About a year ago I was asked to create a glowing ball of light animated background effect for a website. The end result was very cool looking for being so easy to pull off with just CSS. Here’s a quick look at how it’s done.

Using clip-path: polygon() and filter: blur() on a container you can create some pretty cool and performant glowing, animating background effects:

See the Pen Pretty Blurred Backgrounds with clip-path and filter:blur by Andrew (@walpolea) on CodePen.
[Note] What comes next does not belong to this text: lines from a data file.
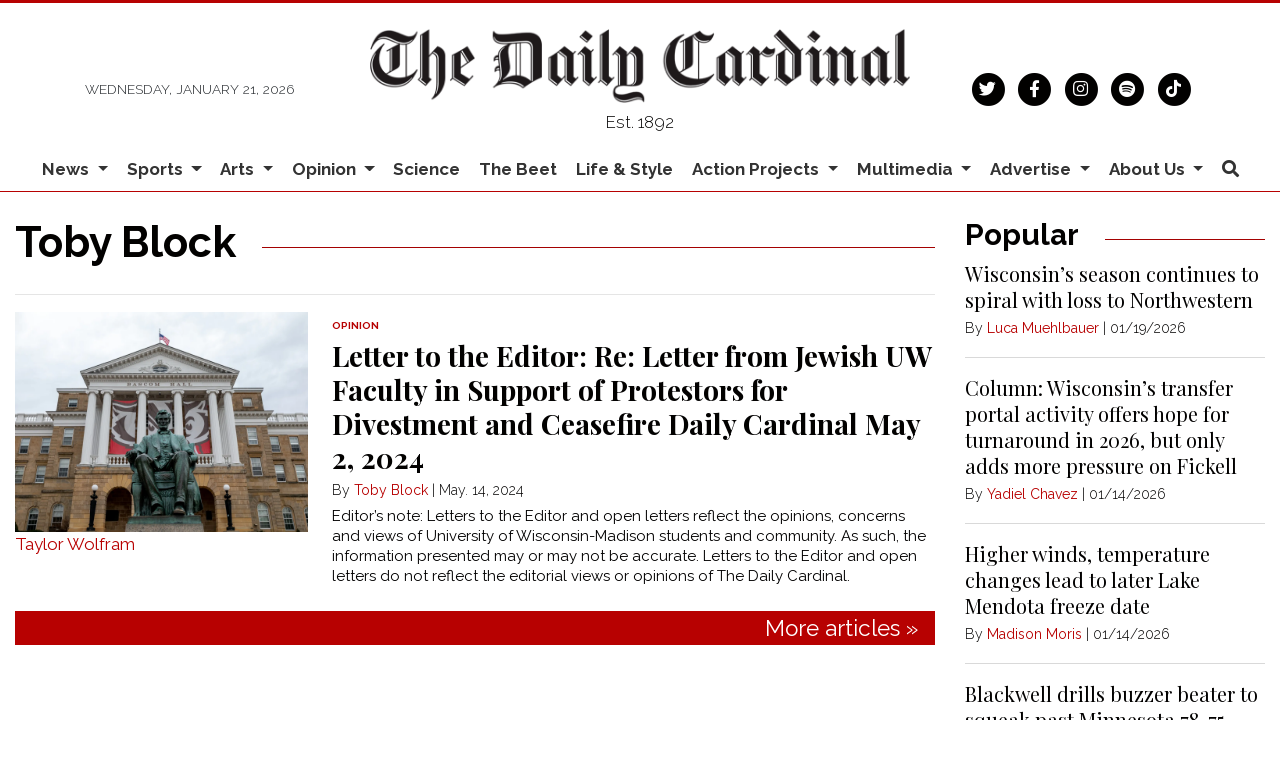

--- FILE ---
content_type: text/html; charset=utf-8
request_url: https://www.google.com/recaptcha/api2/aframe
body_size: 266
content:
<!DOCTYPE HTML><html><head><meta http-equiv="content-type" content="text/html; charset=UTF-8"></head><body><script nonce="0jl6mKX0GigCoCWJ5lvKNA">/** Anti-fraud and anti-abuse applications only. See google.com/recaptcha */ try{var clients={'sodar':'https://pagead2.googlesyndication.com/pagead/sodar?'};window.addEventListener("message",function(a){try{if(a.source===window.parent){var b=JSON.parse(a.data);var c=clients[b['id']];if(c){var d=document.createElement('img');d.src=c+b['params']+'&rc='+(localStorage.getItem("rc::a")?sessionStorage.getItem("rc::b"):"");window.document.body.appendChild(d);sessionStorage.setItem("rc::e",parseInt(sessionStorage.getItem("rc::e")||0)+1);localStorage.setItem("rc::h",'1769016545463');}}}catch(b){}});window.parent.postMessage("_grecaptcha_ready", "*");}catch(b){}</script></body></html>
I think the code is pretty straightforward, so I won’t go line-by-line, but here are the things to note:

Using clip-path:polygon() is a really great way to create interesting and scalable shapes since you can use percentage-based values. On top of that, they are pretty easy to create with online tools or vector graphics software.
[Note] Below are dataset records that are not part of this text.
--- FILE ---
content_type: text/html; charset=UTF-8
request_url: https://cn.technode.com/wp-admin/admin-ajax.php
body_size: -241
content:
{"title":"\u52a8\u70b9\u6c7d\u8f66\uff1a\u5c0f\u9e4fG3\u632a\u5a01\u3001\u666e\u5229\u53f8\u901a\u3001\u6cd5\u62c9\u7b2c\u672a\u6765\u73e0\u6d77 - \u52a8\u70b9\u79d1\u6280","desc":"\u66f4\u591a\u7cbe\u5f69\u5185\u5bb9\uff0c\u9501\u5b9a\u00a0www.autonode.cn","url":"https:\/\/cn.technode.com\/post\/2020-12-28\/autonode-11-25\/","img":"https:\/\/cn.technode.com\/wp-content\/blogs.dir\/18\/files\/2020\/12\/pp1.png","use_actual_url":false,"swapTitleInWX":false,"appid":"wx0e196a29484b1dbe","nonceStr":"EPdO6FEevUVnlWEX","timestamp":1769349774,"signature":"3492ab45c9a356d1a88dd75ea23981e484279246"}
I happen to prefer Adobe Illustrator, and while it’s paid, I’m well-versed with it and I love that I can copy a path out of it directly into vscode as an SVG. And pro-tip, your SVG export settings in Illustrator will match how that copy/pasted code looks, so you can fine-tune it to format exactly as you like. Illustrator does prefer to export SVGs with absolute pixel values, so the other trick there is to use a 100px x 100px artboard to draw your path, and then use some JavaScript like this to convert the path from pixel to percentage values! Works like a charm!

Now back to the CSS effect! Since we’re going to be blurring these paths, they don’t have to be perfect at all. In fact, I get away with turning three rough blob shapes into a single path by connecting them with a sliver of path that ends up disappearing in the blurring process.

Here it is without the blurring applied:

See the Pen Pretty Blurred Backgrounds with clip-path and filter:blur by Andrew (@walpolea) on CodePen.

The next tip is to animate the internal shapes, but apply the filter:blur() to the container. This will give you the performance you want on an effect like this. It also helps to blur with a vw unit since a fixed value might not be as blurred as you want on large screens or too blurred on small screens.

Lastly, you can use gradients and mix-blend-mode to get the exact effect you’re looking for. The little CSS framework I’ve provided in the above code also gives you all you need to layer multiple paths on top of each other and tweak values like colors, opacity, size, position, and speed.